--- Selected excerpt Enclosed Below ---

People living with potentially fatal damage to their aorta could be helped by the findings of this research.

BHF to fund clinical fellowship

BHF Professor of Cardiology David Newby has received £260,591 from The British Heart Foundation (BHF) to fund a three-year clinical research training fellowship, which will be taken up by Dr Maaz Syed.

Dr Syed will use a highly specialised scanning technique called positron emission tomography (PET) to monitor the progression of acute aortic syndrome (AAS) in patients with a damaged aorta.

The images will allow researchers to check whether the aorta is expanding. This research can help predict which patients will need to have surgery to repair their aorta before they develop life-threatening complications.

 

Improve our understanding on this devastating condition

 

If the aorta ruptures, the consequences for the patient are catastrophic. However, AAS is unpredictable. At the moment, we can’t accurately anticipate how patients will progress or whether their aorta will rupture

Professor David Newby
Prof David Newby

Professor Newby continues, “By using PET scanning, we hope to predict which patients might come to harm by highlighting damaged areas of the aorta. We can then follow these individuals to see if their aorta expands, and monitor their progress to improve outcomes. The research will improve our understanding of this often devastating and deadly condition.”

 

Thanks to research and medical advances funded by the BHF, more people than ever before are surviving heart and circulatory disease. That’s why we need to keep funding research into conditions like AAS, which can cause serious illness or death without warning.

James CantBHF Scotland Director

 

Thanks to pioneering research funded by the BHF in Scotland’s capital, we can really make a difference to people living with this condition.

--- End of Enclosed Selected excerpt ---
--- Records supplied Enclosed Below ---

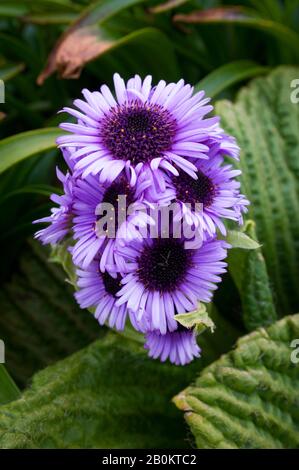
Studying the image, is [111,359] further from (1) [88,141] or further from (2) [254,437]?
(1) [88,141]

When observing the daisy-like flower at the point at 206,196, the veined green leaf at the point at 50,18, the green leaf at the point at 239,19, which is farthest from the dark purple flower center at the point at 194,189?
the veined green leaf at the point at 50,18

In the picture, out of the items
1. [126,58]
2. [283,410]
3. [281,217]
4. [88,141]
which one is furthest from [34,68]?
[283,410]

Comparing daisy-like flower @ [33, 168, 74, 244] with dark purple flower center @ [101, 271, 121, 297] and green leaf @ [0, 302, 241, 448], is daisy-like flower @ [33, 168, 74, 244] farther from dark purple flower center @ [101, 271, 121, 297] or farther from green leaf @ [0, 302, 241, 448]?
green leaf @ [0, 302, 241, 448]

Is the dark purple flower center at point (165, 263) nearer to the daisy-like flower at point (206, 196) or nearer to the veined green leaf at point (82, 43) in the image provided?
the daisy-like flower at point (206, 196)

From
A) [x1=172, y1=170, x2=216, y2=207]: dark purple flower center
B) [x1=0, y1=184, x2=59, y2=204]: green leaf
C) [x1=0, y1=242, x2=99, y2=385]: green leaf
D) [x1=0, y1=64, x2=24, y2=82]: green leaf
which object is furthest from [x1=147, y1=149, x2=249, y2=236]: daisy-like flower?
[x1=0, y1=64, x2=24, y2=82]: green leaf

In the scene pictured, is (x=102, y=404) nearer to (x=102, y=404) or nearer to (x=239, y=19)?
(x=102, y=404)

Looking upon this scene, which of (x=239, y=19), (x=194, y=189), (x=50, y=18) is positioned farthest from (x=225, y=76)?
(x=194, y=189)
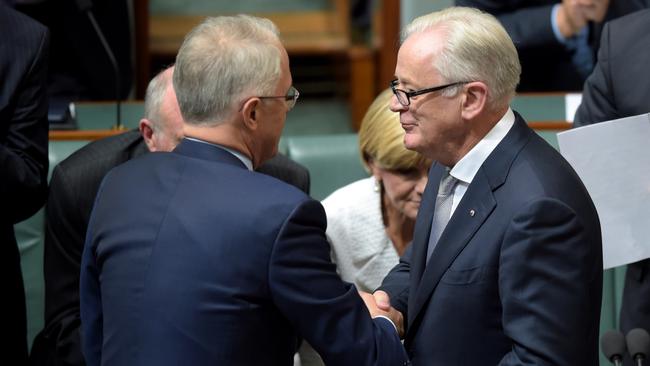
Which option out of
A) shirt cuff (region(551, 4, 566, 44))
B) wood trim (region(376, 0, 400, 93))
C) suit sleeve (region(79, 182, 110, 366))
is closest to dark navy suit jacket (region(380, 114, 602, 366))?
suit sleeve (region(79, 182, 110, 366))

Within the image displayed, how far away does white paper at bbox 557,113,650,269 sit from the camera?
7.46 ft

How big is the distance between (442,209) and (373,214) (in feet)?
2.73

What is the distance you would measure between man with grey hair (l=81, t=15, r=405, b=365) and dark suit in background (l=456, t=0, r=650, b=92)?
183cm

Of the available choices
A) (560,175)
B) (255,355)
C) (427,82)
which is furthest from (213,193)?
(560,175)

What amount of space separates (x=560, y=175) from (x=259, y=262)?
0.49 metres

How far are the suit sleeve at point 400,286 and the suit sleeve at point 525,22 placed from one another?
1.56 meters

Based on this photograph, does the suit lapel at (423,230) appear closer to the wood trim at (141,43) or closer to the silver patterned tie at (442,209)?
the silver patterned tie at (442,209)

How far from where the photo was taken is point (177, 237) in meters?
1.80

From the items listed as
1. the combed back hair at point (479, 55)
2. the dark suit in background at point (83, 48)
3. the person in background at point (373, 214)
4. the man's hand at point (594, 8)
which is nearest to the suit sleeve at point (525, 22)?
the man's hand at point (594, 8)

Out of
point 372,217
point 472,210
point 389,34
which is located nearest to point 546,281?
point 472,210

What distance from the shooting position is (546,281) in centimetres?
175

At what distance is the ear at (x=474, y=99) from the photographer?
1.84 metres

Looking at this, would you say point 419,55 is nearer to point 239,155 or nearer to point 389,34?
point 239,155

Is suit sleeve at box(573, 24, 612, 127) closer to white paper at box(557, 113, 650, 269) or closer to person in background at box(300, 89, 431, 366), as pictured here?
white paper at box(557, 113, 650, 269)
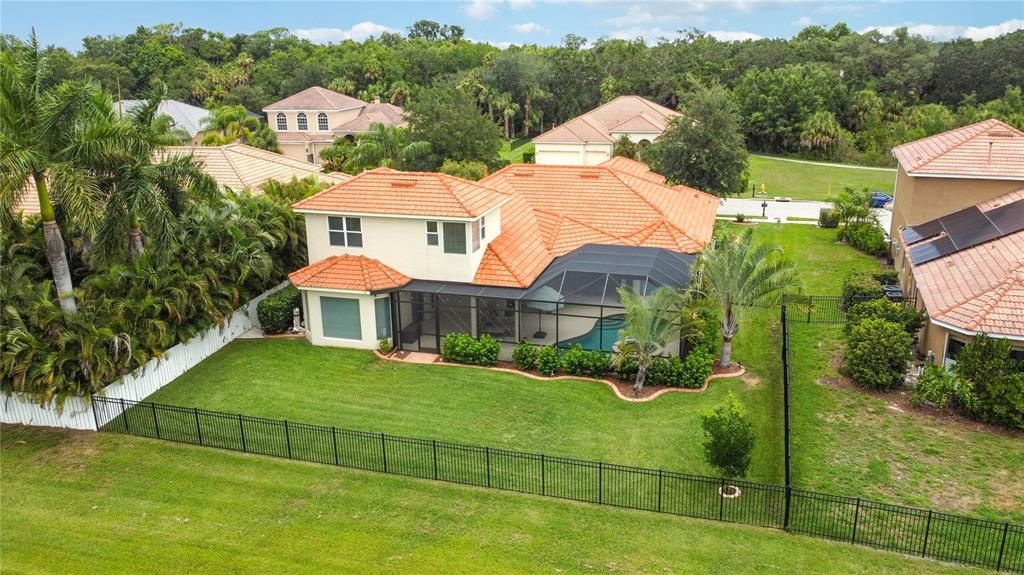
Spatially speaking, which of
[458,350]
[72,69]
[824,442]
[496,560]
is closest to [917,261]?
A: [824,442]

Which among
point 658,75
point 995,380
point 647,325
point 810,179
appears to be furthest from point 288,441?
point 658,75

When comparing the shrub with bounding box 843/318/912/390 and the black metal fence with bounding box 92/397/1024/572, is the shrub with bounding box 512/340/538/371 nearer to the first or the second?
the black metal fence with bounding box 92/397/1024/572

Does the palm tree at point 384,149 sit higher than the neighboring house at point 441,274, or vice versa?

--- End of Enclosed Records supplied ---

#### Exercise goal:
In the text about the BHF clinical fellowship, what scanning technique will Dr Syed use to monitor acute aortic syndrome? The lines come from a different source than the text.

#### Response to this task:
Positron emission tomography (PET).